**WHAT THE TASK REQUIRES:** Keep to one stretch of the data below, the lines from the one with "[camera-trap image, curated labels]" up to and including the one with "common name: mouse", and return that stretch exactly.

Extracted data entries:
======

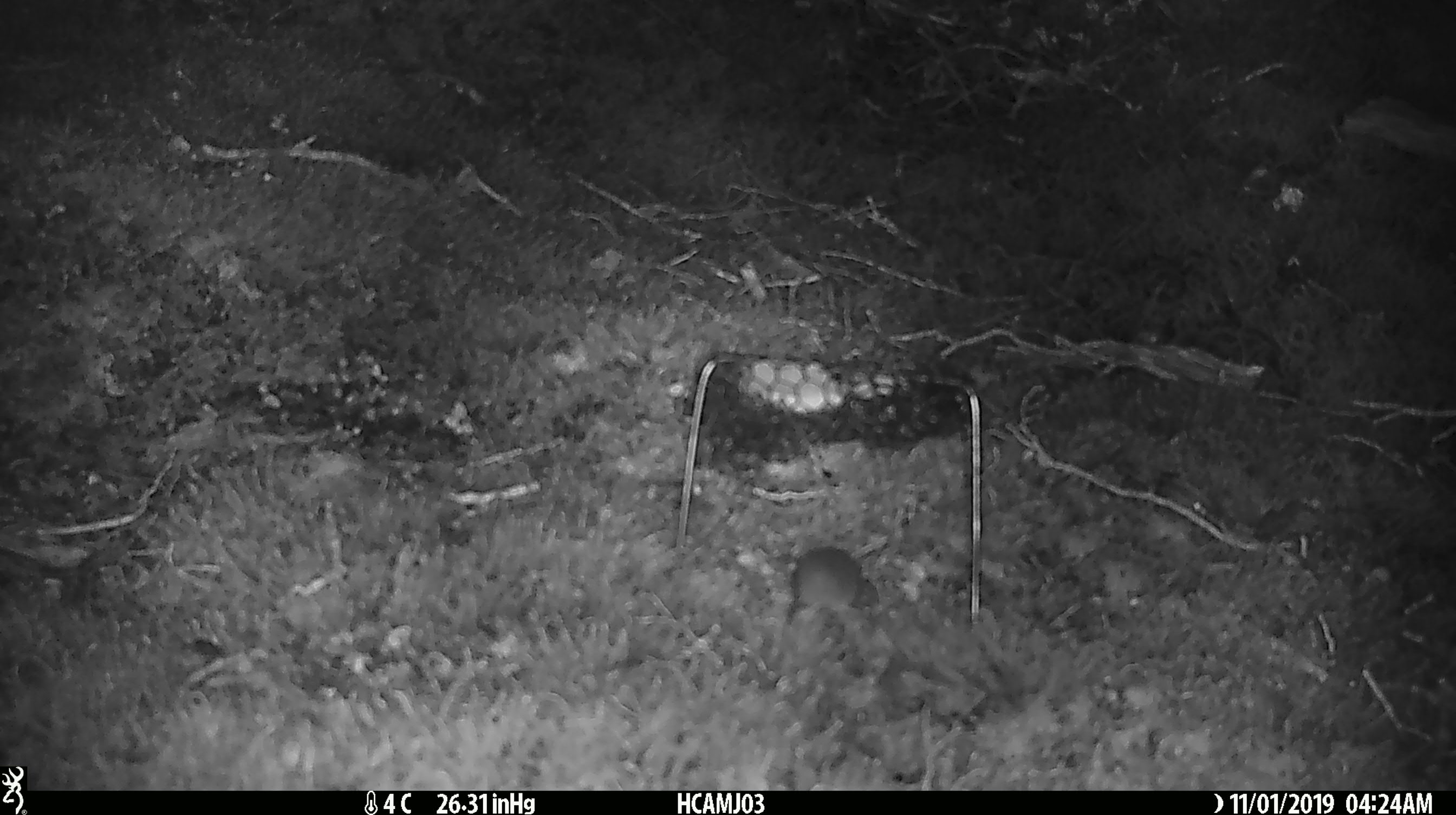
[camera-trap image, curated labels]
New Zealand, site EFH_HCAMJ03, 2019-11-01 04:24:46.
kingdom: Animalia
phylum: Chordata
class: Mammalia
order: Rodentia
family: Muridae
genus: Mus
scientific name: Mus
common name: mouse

======

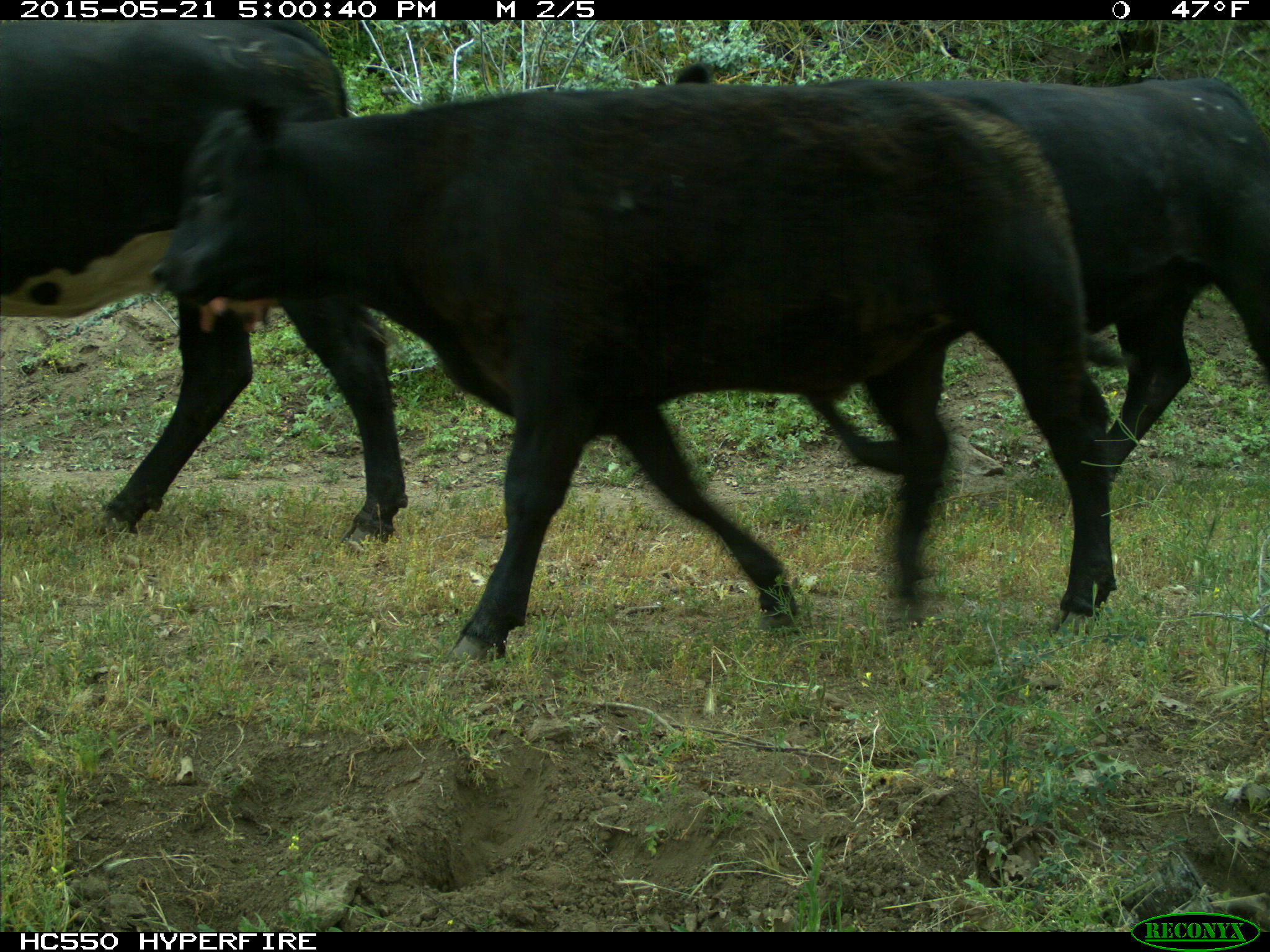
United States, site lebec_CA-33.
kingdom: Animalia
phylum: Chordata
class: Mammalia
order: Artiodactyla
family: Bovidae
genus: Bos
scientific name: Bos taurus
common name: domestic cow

======

**ANSWER SPACE:**
[camera-trap image, curated labels]
New Zealand, site EFH_HCAMJ03, 2019-11-01 04:24:46.
kingdom: Animalia
phylum: Chordata
class: Mammalia
order: Rodentia
family: Muridae
genus: Mus
scientific name: Mus
common name: mouse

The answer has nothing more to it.